Ce que veulent les femmes

 

Les comprendrons-nous un jour ? Si dans la vraie vie les femmes nous paraissent toujours aussi insaisissables, sur la toile, elles sont encore plus énigmatiques. Nous n’avons pas la moindre idée de ce qu’elles pensent de notre profil. Nous ne bénéficions d’aucun indice, pour savoir si nous les faisons rire, pleurer ou si on les laisse de glace. Pour tenter de vous faire comprendre la mécanique féminine sur internet, voici 10 qualités qu'une fille recherche à tous les coups dans un profil masculin. Respectez les doses prescrites.
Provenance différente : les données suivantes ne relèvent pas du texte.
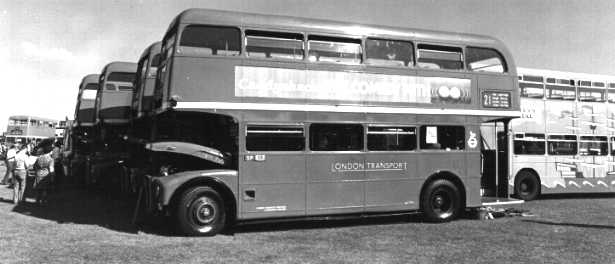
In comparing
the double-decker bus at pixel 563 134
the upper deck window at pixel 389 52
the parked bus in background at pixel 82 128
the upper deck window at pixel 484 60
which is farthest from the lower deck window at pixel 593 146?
the parked bus in background at pixel 82 128

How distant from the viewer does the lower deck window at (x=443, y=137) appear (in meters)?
10.4

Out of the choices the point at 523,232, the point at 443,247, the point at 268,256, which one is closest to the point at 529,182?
the point at 523,232

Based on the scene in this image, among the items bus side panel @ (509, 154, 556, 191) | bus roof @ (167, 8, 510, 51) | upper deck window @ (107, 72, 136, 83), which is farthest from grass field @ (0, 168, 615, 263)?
upper deck window @ (107, 72, 136, 83)

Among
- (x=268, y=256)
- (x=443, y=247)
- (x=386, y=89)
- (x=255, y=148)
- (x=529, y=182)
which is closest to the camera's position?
(x=268, y=256)

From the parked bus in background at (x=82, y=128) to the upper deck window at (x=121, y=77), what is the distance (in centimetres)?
165

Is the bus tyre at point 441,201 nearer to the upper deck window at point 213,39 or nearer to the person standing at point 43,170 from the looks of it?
the upper deck window at point 213,39

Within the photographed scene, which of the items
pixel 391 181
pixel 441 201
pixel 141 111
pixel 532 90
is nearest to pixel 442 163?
pixel 441 201

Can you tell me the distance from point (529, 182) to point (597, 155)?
2593mm

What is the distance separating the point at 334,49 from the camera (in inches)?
373

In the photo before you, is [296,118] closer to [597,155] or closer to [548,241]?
[548,241]

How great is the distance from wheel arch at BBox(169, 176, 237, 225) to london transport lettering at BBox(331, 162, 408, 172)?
1914mm

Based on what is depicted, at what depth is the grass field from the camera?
697cm

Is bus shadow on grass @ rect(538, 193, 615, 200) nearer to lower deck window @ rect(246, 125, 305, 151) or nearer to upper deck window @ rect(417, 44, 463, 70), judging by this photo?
upper deck window @ rect(417, 44, 463, 70)

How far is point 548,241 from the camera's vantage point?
8367 mm
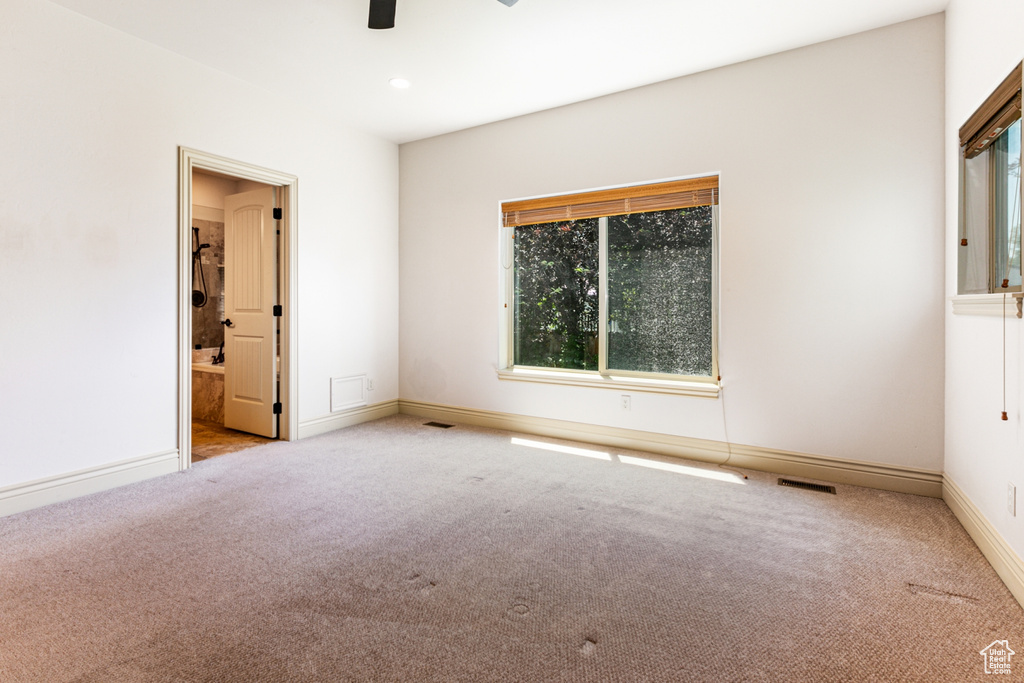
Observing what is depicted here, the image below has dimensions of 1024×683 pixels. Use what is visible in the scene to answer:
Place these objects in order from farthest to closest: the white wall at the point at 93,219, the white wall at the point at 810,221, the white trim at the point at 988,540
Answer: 1. the white wall at the point at 810,221
2. the white wall at the point at 93,219
3. the white trim at the point at 988,540

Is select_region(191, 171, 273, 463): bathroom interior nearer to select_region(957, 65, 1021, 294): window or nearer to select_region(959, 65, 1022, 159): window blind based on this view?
select_region(957, 65, 1021, 294): window

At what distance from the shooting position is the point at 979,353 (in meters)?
2.31

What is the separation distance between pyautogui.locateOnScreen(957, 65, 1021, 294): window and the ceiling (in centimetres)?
99

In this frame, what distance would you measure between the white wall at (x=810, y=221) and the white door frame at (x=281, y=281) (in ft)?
6.85

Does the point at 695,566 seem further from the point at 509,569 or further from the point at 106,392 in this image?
the point at 106,392

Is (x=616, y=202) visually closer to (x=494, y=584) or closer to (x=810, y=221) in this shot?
(x=810, y=221)

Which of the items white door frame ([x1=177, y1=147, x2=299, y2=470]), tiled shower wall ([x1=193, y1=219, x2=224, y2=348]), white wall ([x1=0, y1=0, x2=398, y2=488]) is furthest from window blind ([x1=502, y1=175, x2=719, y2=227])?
tiled shower wall ([x1=193, y1=219, x2=224, y2=348])

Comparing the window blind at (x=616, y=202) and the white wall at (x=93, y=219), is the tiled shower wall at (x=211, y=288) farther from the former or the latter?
the window blind at (x=616, y=202)

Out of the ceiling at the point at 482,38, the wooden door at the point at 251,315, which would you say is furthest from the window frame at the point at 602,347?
the wooden door at the point at 251,315

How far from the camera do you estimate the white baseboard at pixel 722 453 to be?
2959mm

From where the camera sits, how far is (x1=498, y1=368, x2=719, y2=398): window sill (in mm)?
3582

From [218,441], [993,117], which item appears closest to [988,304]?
[993,117]

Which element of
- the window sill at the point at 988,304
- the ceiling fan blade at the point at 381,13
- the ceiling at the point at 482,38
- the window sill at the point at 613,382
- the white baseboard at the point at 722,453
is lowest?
the white baseboard at the point at 722,453

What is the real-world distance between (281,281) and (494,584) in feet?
10.6
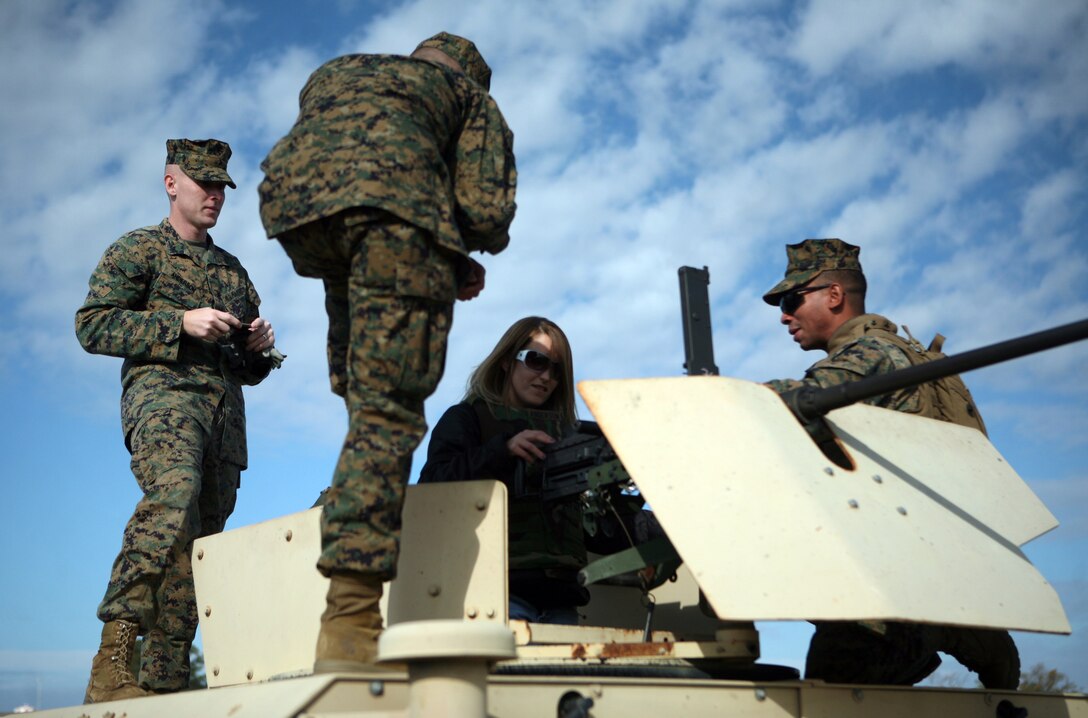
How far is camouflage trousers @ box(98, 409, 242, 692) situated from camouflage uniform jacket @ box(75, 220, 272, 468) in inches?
4.4

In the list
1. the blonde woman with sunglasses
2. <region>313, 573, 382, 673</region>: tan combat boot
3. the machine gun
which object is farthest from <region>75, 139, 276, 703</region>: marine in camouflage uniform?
<region>313, 573, 382, 673</region>: tan combat boot

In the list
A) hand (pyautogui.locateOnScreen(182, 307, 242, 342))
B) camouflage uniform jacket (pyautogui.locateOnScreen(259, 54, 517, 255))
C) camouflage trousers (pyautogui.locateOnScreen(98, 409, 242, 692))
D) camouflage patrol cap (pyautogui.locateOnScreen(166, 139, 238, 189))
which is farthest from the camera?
camouflage patrol cap (pyautogui.locateOnScreen(166, 139, 238, 189))

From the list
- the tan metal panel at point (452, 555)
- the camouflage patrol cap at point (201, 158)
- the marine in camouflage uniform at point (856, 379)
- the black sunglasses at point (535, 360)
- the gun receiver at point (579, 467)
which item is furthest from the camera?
the camouflage patrol cap at point (201, 158)

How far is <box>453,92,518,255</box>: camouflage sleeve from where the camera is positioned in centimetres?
331

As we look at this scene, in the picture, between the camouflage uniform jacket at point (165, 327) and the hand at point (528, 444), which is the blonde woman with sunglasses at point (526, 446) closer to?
the hand at point (528, 444)

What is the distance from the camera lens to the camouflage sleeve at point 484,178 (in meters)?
3.31

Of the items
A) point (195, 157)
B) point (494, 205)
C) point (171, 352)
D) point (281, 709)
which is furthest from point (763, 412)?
point (195, 157)

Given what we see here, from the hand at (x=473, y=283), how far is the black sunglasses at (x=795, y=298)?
217 cm

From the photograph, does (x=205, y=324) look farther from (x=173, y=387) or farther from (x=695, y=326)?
(x=695, y=326)

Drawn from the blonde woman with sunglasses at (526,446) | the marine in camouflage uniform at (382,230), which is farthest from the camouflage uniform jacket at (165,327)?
the marine in camouflage uniform at (382,230)

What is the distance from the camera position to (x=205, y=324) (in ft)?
15.9

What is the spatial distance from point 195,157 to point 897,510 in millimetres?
3447

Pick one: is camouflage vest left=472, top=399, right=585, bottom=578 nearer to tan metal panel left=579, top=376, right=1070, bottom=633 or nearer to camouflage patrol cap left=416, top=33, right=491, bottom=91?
tan metal panel left=579, top=376, right=1070, bottom=633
1. Une pincée d’intelligence
Pas besoin d'être Einstein ou Pasteur. La plupart des femmes ne recherchent pas des génies, mais vous devez faire preuve d’un minimum vital. Le style Jean-Claude Van Damme ne passe pas trop bien à l’écrit. Alors relisez-vous ! Utilisez le correcteur d’orthographe et trouvez une bonne citation.

2. Un soupçon de frime
Laissez-leur entendre que vous êtes fort et qu’elles ne craindront rien dans vos bras. Donnez-leur une impression de force intérieure. Montrez leur que les hommes, les vrais, ça existe encore !

3. Une bonne situation
Les femmes aiment les hommes qui ont une bonne situation. Cela ne veut pas dire qu’elles sont vénales, mais les hommes qui ont du pouvoir les attirent. Alors sans en mettre plein la vue, faites une petite allusion à votre job et faites-lui comprendre que vous ne serez pas un parasite.

4. Un peu de classe
Ça parait évident, mais choisissez une photo qui vous avantage. Evitez la dernière photo d’une virée entre potes ivres morts.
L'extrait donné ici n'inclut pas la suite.